• YOUR TASK: When you reach the line in the data below that contains "New Zealand, site MIS_HV0538.", please start repeating lines exactly, and stop after the line that contains "A: Deer (Cervidae).", repeating nothing else.

Start of Block

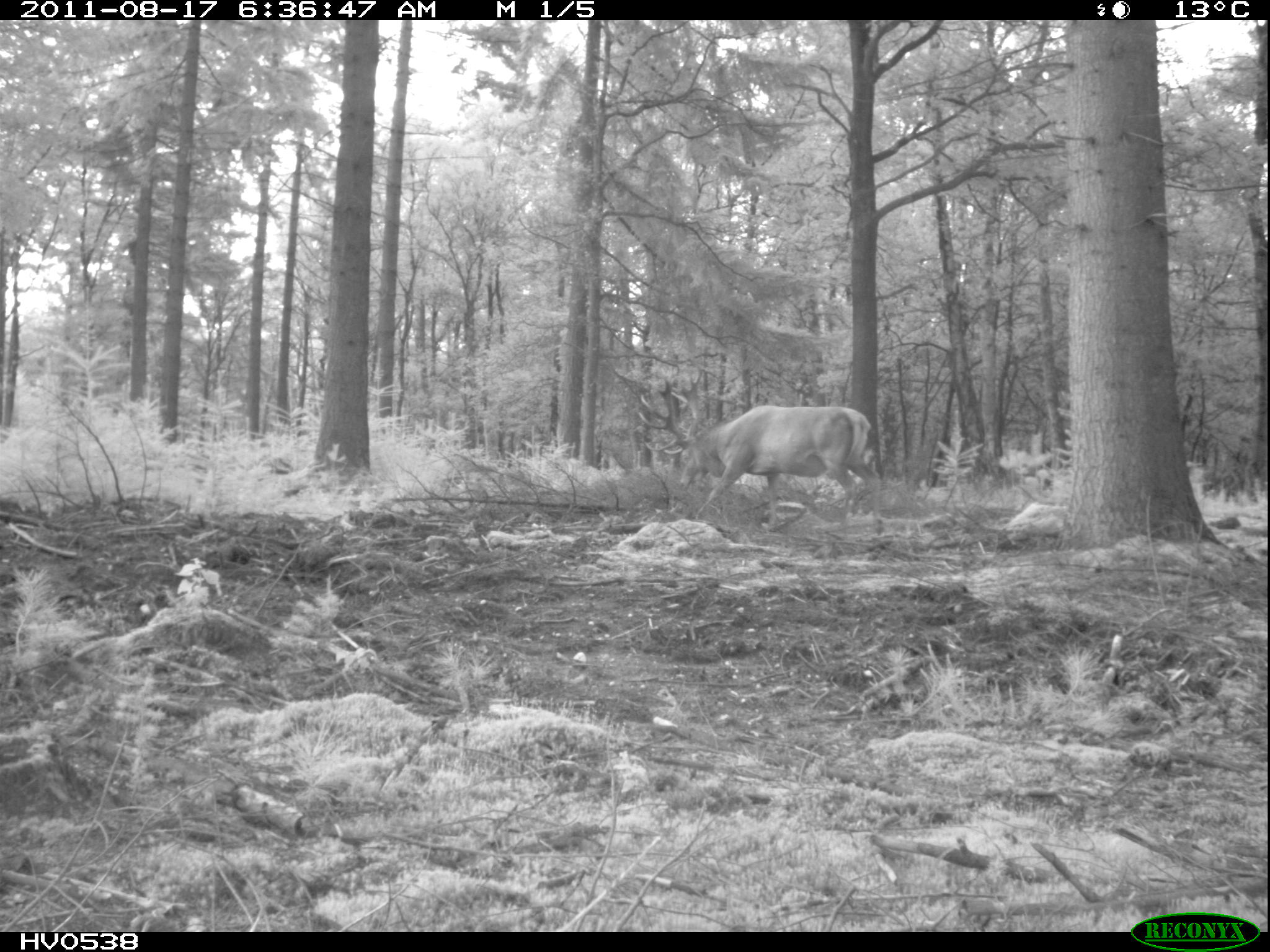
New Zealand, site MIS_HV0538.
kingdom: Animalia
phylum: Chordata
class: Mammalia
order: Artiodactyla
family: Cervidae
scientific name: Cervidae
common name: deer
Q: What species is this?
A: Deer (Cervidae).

End of Block
Start of Block

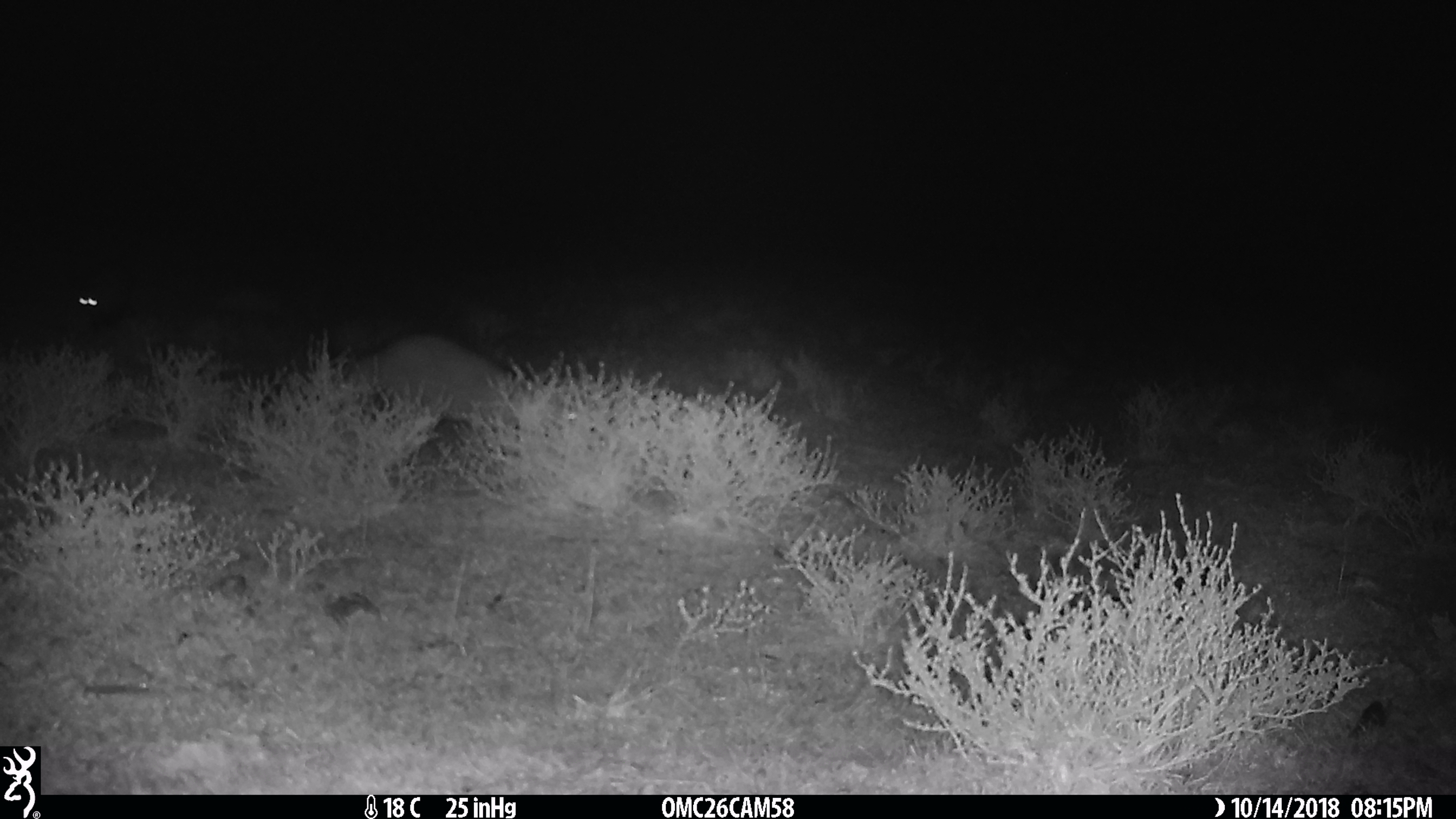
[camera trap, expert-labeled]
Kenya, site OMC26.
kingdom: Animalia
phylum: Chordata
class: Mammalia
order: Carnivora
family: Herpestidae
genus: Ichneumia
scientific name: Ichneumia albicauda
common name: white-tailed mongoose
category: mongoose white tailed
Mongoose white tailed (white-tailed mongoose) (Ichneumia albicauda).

End of Block

• SOLVED PROBLEM:
New Zealand, site MIS_HV0538.
kingdom: Animalia
phylum: Chordata
class: Mammalia
order: Artiodactyla
family: Cervidae
scientific name: Cervidae
common name: deer
Q: What species is this?
A: Deer (Cervidae).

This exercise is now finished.